En abril de 1998, durante uno de mis viajes a Bolivia, fui invitado a merendar a su casa en Santa Cruz de la Sierra por el arquitecto Antelo, con el que había encontrado una rápida sintonía. Por la mañana, el ingeniero Egüez me había sugerido que, puesto que nuestro anfitrión era un buen pintor, y su esposa aficionada a las artes, podríamos entablar una competición artística informal que, si todo salía como esperaba, habría de ser el germen de una exposición conjunta en una de las galerías de la ciudad.
La idea me pareció, como casi todas las que surgen en el aturdimiento que provoca la distancia, casi tan curiosa como aceptable, y le pedí, por favor, que encargara a alguien de comprar los pinceles y pinturas al óleo, además de un lienzo de no excesivo tamaño, pues no me parecía oportuno contaminar la hospitalidad ni la merienda convirtiendo la casa del arquitecto en un estudio de arte.
Mientras dábamos cuenta del jamón, el queso y otras viandas, amén de un magnífico vino serrano que las mujeres de la casa pusieron a disposición de los contendientes y espectadores, y mientras Antelo desplegaba su caballete y la caja de tubos de colorines, le urgí a Egüez que me entregara lo que su propio me había comprado en la mañana. Grande fue mi sorpresa cuando desempaquetó dos tubos -uno negro y otro rojo bermellón, un diminuto bastidor, y un pincel más adecuado para embadurnar paredes que para finuras de artista diletante.
“El hombre al que mandé en la mañana a comprar lo tuyo, me dijo que solo encontró esto en la imprenta a la que fue. Lo siento”.
Antelo se apiadó de mí, y me dejó una caja de pinturas que su hija había utilizado en alguna clase de manualidades.

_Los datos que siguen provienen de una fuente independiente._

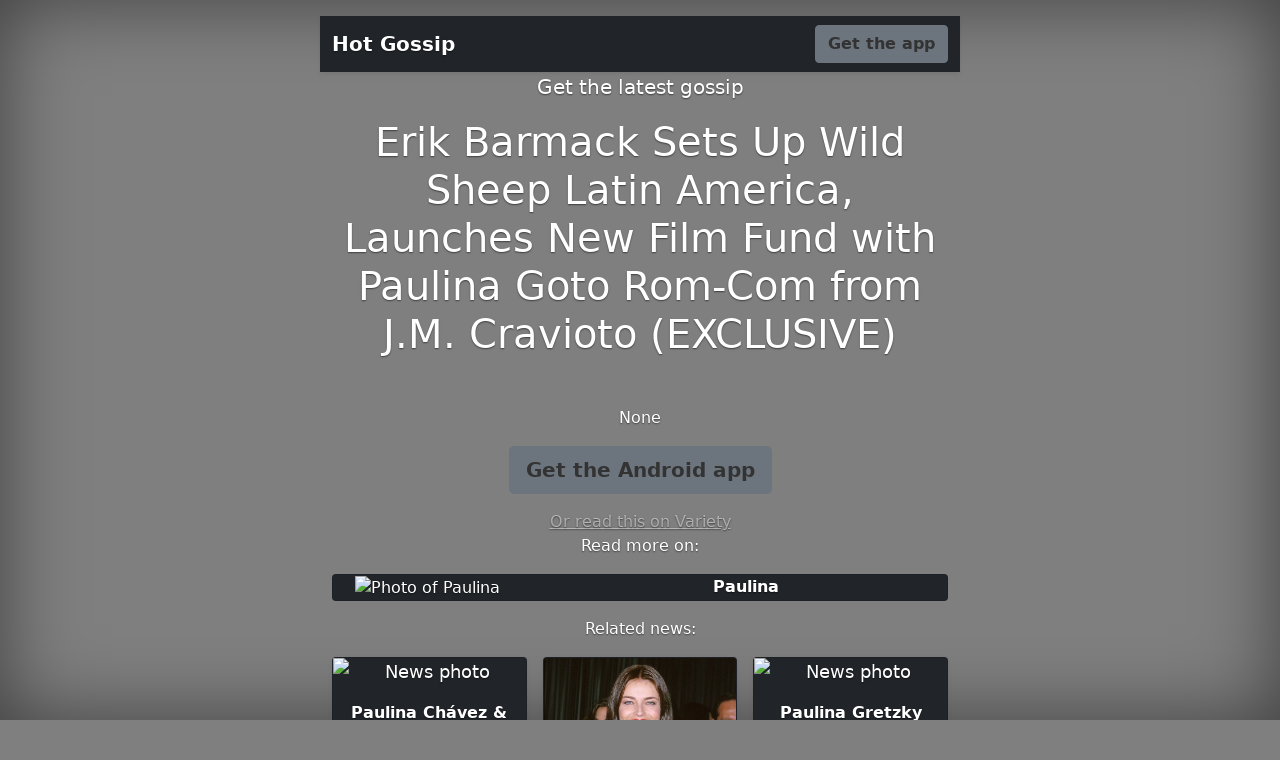

--- FILE ---
content_type: text/html; charset=utf-8
request_url: https://gossip.relevanpress.com/erik-barmack-sets-up-wild-sheep-latin-america_-launches-new-film-fund-with-paulina-goto-rom_com-from-j_m_-cravioto-_exclusive_--599405/
body_size: 2392
content:
<!doctype html><html lang="en" class="h-100"><head><meta charset="utf-8"><meta name="viewport" content="width=device-width,initial-scale=1"><title>Erik Barmack Sets Up Wild Sheep Latin America, Launches New Film Fund with Paulina Goto Rom-Com from J.M. Cravioto (EXCLUSIVE) | Hot Gossip</title><meta name="description" content=""><meta property="og:title" content="Erik Barmack Sets Up Wild Sheep Latin America, Launches New Film Fund with Paulina Goto Rom-Com from J.M. Cravioto (EXCLUSIVE)"><meta property="og:description" content=""><meta property="og:type" content="article"><meta property="og:url" content="http://gossip.relevanpress.com/erik-barmack-sets-up-wild-sheep-latin-america_-launches-new-film-fund-with-paulina-goto-rom_com-from-j_m_-cravioto-_exclusive_--599405/"><meta property="og:image" content="https://variety.com/wp-content/uploads/2023/03/4-Split-copia.jpg"><meta property="og:site_name" content="Hot Gossip"><link href="https://cdn.jsdelivr.net/npm/bootstrap@5.0.0-beta3/dist/css/bootstrap.min.css" rel="stylesheet" integrity="sha384-eOJMYsd53ii+scO/bJGFsiCZc+5NDVN2yr8+0RDqr0Ql0h+rP48ckxlpbzKgwra6" crossorigin="anonymous"><meta name="theme-color" content="#FF5252"><style>.bd-placeholder-img{font-size:1.125rem;text-anchor:middle;-webkit-user-select:none;-moz-user-select:none;user-select:none}@media (min-width:768px){.bd-placeholder-img-lg{font-size:3.5rem}}.btn-secondary,.btn-secondary:focus,.btn-secondary:hover{color:#333;text-shadow:none}body{text-shadow:0 .05rem .1rem rgba(0,0,0,.5);box-shadow:inset 0 0 5rem rgba(0,0,0,.5)}.cover-container{max-width:42em}.nav-masthead .nav-link{padding:.25rem 0;font-weight:700;color:rgba(255,255,255,.5);background-color:transparent;border-bottom:.25rem solid transparent}.nav-masthead .nav-link:focus,.nav-masthead .nav-link:hover{border-bottom-color:rgba(255,255,255,.25)}.bg-style{background-color:rgba(0,0,0,.5);background-image:url("https://variety.com/wp-content/uploads/2023/03/4-Split-copia.jpg");background-position:center;background-blend-mode:multiply;background-repeat:no-repeat;background-size:cover}.bg-button{background-color:{};}.nav-masthead .active{color:#fff;border-bottom-color:#fff}.navbar-fixed-top{top:0}.img-fit{object-fit:cover;width:100%;height:100%}.card-text{font-weight:700}</style></head><body class="d-flex h-100 text-center text-white bg-style"><div class="cover-container d-flex w-100 h-100 p-3 mx-auto flex-column"><header class="mb-auto"><div class="navbar navbar-dark bg-dark shadow-sm navbar-fixed-top"><div class="container"><a href="#" class="navbar-brand d-flex align-items-center"><strong>Hot Gossip</strong></a><a href="https://gossip.page.link/?link=https://variety.com/2023/film/global/erik-barmack-paulina-goto-wild-sheep-1235549171/?id=599405&amp;apn=com.saucy.hotgossip&amp;utm_source=landing&amp;utm_medium=website&amp;utm_campaign=landing-web&amp;ofl=https://play.google.com/store/apps/details?id=com.saucy.hotgossip" class="btn btn-secondary fw-bold bg-button">Get the app</a></div></div></header><main class="px-3"><p class="lead">Get the latest gossip</p><h1>Erik Barmack Sets Up Wild Sheep Latin America, Launches New Film Fund with Paulina Goto Rom-Com from J.M. Cravioto (EXCLUSIVE)</h1><br><p></p><p>None</p><p class="lead"><a href="https://gossip.page.link/?link=https://variety.com/2023/film/global/erik-barmack-paulina-goto-wild-sheep-1235549171/?id=599405&amp;apn=com.saucy.hotgossip&amp;utm_source=landing&amp;utm_medium=website&amp;utm_campaign=landing-web&amp;ofl=https://play.google.com/store/apps/details?id=com.saucy.hotgossip" class="btn btn-lg btn-secondary fw-bold bg-button">Get the Android app</a></p><a href="https://variety.com/2023/film/global/erik-barmack-paulina-goto-wild-sheep-1235549171/" class="text-white-50">Or read this on Variety</a></main><footer class="mt-auto text-white-50"></footer><div><p> Read more on:<div class="container"><div><div class="card bg-dark"><div class="row"><div class="col"><img src="https://upload.wikimedia.org/wikipedia/commons/thumb/5/57/Paulina_Rubio_Latin_Billboards_2009.jpg/220px-Paulina_Rubio_Latin_Billboards_2009.jpg" class="card-img img-fit" alt="Photo of Paulina"></div><div class="col-8" style="align-self:center"><p class="card-text">Paulina</p></div></div><a href="http://gossip.relevanpress.com/ent/paulina--3403/" class="stretched-link"></a></div></div></div></p><p> Related news:<div class="container"><div class="row row-cols-1 row-cols-sm-2 row-cols-md-3 g-3"><div class="col"><div class="card shadow-sm bg-dark"><img alt="News photo" class="bd-placeholder-img card-img-top bg-app" style="object-fit:cover;width:100%;height:100%" src="https://deadline.com/wp-content/uploads/2023/03/Paulina-Chavez.jpg"><div class="card-body"><p class="card-text">Paulina Chávez &amp; Rose Portillo Board ‘Alexander And The Terrible, Horrible, No Good, Very Bad Day’</p><a href="http://gossip.relevanpress.com/paulina-ch_vez-_-rose-portillo-board-_alexander_and-the-terrible_-horrible_-no-good_-very-bad-day_--597613/" class="stretched-link"></a></div></div></div><div class="col"><div class="card shadow-sm bg-dark"><img alt="News photo" class="bd-placeholder-img card-img-top bg-app" style="object-fit:cover;width:100%;height:100%" src="https://www.etonline.com/sites/default/files/styles/max_1280x720/public/images/2023-02/GettyImages-103083582%20%281%29.jpg?h=c673cd1c&amp;itok=Q3nZED4C"><div class="card-body"><p class="card-text">Supermodel Paulina Porizkova&#x27;s House Burned Down After Landing &#x27;Sports Illustrated&#x27; Cover</p><a href="http://gossip.relevanpress.com/supermodel-paulina-porizkova_s-house-burned-down-after-landing-_sports-illustrated_-cover--580363/" class="stretched-link"></a></div></div></div><div class="col"><div class="card shadow-sm bg-dark"><img alt="News photo" class="bd-placeholder-img card-img-top bg-app" style="object-fit:cover;width:100%;height:100%" src="https://hollywoodlife.com/wp-content/uploads/2023/02/Paulina-Gretzky-Sparkly-Bikini-Fur-BG-ftr.jpg"><div class="card-body"><p class="card-text">Paulina Gretzky Rocks Sparkly Bikini &amp; Fur Coat In The Snow: Photos</p><a href="http://gossip.relevanpress.com/paulina-gretzky-rocks-sparkly-bikini-_-fur-coat-in-the-snow_-photos--574472/" class="stretched-link"></a></div></div></div></div></div></p></div><div class="container-fluid"><div class="row"><div class="col-sm text-left"><a href="http://gossip.relevanpress.com/jason-momoa-presented-an-awkward-problem-for-rita---599404/">&laquo; Jason Momoa Presented An Awkward Problem For Rita Moreno</a></div> <div class="col-sm text-right"><a href="http://gossip.relevanpress.com/eurovision_s-uk-hopeful-mae-muller_s-entry-song-hi--599406/">Eurovision&#x27;s UK hopeful Mae Muller&#x27;s entry song hits number one &raquo;</a></div></div></div></div></body></html>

Y, mientras el realizaba, con maestría, una hermosa composición -que apostaría que tenía estudiada de antemano-, yo, aturdido, ensayé en el escaso margen que tenía a disposición y los colores que no estaban endurecidos por el paso del tiempo, varias ideas que no acababan de convencerme, sintiendo los ojos clavados en la nuca de las bellas mujeres de aquella casa (la esposa y las hijas de Antelo, entre otras santas mujeres).
A Egüez le gustó lo que pinté (no me acuerdo qué resultó, al final, de tanto como me esforcé en cambiar líneas y acumular colores, buscando un contenido), y se quedó con el cuadrito. Y yo, aquella misma noche, de vuelta a Los Tajibos, dibujé en mi cuaderno de viaje este apunte que, pasados unos meses, traspasé a una tabla con acrílico. Se me había olvidado que titulé el primer esbozo “Poniendo a prueba la capacidad de destruir las carencias”. Con el trascurso del tiempo, pinturas, dibujos y poemas, cobran dimensiones que no estaban allí cuando las imaginó el autor, quienquiera que haya sido.